Below are records; reproduce exactly the lines from the one containing "Would the seagull" through the end, both included, and only those.
━━━━━━━━━━
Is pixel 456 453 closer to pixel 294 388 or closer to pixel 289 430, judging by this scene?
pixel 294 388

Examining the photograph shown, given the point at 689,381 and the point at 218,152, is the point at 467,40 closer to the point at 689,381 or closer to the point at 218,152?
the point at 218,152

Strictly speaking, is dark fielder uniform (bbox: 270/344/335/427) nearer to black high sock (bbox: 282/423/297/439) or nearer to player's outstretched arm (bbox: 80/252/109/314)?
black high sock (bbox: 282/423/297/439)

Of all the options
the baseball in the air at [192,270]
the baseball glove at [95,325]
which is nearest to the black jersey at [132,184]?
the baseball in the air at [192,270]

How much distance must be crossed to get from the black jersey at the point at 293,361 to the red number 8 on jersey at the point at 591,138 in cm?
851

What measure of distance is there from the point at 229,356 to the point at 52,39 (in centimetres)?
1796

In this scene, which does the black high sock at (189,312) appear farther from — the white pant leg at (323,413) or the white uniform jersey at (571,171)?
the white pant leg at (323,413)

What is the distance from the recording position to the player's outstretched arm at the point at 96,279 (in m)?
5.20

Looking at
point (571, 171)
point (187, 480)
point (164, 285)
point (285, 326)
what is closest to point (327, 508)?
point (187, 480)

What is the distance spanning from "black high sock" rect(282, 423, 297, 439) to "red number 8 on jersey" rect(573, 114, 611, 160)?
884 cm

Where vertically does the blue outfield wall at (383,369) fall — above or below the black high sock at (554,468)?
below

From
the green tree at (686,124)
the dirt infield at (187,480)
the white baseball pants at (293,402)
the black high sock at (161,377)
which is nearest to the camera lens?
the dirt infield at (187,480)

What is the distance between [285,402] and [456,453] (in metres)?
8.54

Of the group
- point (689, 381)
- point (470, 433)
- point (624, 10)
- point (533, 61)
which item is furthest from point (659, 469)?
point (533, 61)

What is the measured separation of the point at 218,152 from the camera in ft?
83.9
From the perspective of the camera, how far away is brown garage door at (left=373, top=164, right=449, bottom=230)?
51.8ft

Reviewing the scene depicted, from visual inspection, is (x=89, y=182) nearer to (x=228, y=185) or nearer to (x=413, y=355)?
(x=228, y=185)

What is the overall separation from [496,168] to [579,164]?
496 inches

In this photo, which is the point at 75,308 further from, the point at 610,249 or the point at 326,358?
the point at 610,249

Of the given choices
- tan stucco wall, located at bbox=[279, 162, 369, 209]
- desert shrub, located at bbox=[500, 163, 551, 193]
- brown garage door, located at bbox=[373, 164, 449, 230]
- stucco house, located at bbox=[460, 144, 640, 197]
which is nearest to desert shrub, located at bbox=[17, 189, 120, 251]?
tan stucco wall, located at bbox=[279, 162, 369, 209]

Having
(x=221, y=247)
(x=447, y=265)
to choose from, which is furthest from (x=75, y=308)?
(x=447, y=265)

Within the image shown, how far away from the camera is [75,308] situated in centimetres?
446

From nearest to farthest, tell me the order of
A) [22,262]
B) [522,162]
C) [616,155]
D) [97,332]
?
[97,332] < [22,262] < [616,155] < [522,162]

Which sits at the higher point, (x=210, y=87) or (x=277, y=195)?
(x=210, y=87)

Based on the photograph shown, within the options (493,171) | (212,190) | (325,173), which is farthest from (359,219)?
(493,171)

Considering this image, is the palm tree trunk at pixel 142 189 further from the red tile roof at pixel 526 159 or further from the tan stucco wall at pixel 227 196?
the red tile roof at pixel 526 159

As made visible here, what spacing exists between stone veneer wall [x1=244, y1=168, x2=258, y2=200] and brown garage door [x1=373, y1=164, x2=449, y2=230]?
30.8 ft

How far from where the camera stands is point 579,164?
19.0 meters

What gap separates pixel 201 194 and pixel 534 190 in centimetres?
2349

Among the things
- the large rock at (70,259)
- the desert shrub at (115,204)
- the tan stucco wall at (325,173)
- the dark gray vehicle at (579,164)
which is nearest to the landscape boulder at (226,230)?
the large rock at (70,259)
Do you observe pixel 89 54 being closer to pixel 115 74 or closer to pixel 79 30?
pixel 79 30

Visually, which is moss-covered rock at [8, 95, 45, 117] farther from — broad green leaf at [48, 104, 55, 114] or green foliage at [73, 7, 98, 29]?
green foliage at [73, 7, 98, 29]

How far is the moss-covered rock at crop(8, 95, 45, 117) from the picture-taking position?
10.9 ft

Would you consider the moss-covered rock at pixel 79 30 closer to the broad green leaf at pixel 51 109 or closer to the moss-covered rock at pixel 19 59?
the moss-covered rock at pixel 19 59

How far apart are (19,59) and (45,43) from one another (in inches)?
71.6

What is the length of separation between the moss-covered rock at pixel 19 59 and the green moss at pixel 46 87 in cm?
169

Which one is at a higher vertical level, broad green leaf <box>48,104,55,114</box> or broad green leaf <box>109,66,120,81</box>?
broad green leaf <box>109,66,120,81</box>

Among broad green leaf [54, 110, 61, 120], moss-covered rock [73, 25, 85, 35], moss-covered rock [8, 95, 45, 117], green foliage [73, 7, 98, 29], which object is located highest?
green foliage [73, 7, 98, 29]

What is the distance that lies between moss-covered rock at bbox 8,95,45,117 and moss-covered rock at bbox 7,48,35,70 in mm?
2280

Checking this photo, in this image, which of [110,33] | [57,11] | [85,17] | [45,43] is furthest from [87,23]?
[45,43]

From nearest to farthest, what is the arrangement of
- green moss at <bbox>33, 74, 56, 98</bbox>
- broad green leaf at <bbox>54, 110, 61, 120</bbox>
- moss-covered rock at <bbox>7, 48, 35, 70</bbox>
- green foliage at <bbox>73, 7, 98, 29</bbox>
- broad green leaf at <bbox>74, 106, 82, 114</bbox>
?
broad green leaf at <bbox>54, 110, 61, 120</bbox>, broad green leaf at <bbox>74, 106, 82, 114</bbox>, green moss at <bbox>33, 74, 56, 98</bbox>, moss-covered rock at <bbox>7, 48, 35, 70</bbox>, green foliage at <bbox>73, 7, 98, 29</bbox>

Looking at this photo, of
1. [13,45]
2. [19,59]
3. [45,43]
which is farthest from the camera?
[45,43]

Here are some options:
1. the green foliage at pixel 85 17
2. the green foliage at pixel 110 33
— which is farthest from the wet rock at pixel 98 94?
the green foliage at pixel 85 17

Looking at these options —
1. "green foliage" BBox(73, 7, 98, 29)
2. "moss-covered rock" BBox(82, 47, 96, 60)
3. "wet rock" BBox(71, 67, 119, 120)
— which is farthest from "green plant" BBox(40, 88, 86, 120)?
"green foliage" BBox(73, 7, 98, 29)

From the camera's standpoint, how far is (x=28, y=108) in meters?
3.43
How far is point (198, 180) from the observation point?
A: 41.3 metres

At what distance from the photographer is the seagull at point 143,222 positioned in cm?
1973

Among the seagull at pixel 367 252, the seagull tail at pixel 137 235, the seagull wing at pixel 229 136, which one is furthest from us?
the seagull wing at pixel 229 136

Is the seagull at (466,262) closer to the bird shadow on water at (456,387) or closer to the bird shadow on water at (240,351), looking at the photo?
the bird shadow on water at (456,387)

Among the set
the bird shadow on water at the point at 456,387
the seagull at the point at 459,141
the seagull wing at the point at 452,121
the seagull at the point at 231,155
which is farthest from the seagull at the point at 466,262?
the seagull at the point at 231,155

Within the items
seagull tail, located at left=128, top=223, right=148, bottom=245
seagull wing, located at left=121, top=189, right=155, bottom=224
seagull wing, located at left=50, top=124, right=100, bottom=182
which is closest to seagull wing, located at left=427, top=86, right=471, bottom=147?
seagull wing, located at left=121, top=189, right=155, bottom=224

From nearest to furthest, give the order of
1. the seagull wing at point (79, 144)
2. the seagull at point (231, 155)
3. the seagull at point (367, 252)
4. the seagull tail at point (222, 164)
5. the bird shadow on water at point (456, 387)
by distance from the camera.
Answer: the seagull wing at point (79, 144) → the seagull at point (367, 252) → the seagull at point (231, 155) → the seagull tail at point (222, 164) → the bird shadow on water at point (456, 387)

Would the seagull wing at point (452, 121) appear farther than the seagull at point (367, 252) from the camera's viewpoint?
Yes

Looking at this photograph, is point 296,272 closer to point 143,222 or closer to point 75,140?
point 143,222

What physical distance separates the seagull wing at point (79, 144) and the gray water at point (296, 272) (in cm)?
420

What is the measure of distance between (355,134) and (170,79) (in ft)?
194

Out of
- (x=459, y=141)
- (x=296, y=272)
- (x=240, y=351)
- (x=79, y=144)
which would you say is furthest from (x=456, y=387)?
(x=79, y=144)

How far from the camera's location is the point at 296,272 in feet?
━━━━━━━━━━
> **Task output**
Would the seagull wing at point (452, 121) appear farther than the seagull at point (367, 252) from the camera's viewpoint?
Yes

Looking at this photograph, is point 296,272 closer to point 143,222 or closer to point 75,140?
point 143,222

What physical distance separates the seagull wing at point (79, 144) and the gray water at point (296, 272) (in cm)?
420

What is the measure of distance between (355,134) and (170,79) (in ft)?
194

Out of
- (x=459, y=141)
- (x=296, y=272)
- (x=240, y=351)
- (x=79, y=144)
which would you say is furthest from (x=456, y=387)?
(x=79, y=144)

How far from the camera's location is the point at 296,272 in feet?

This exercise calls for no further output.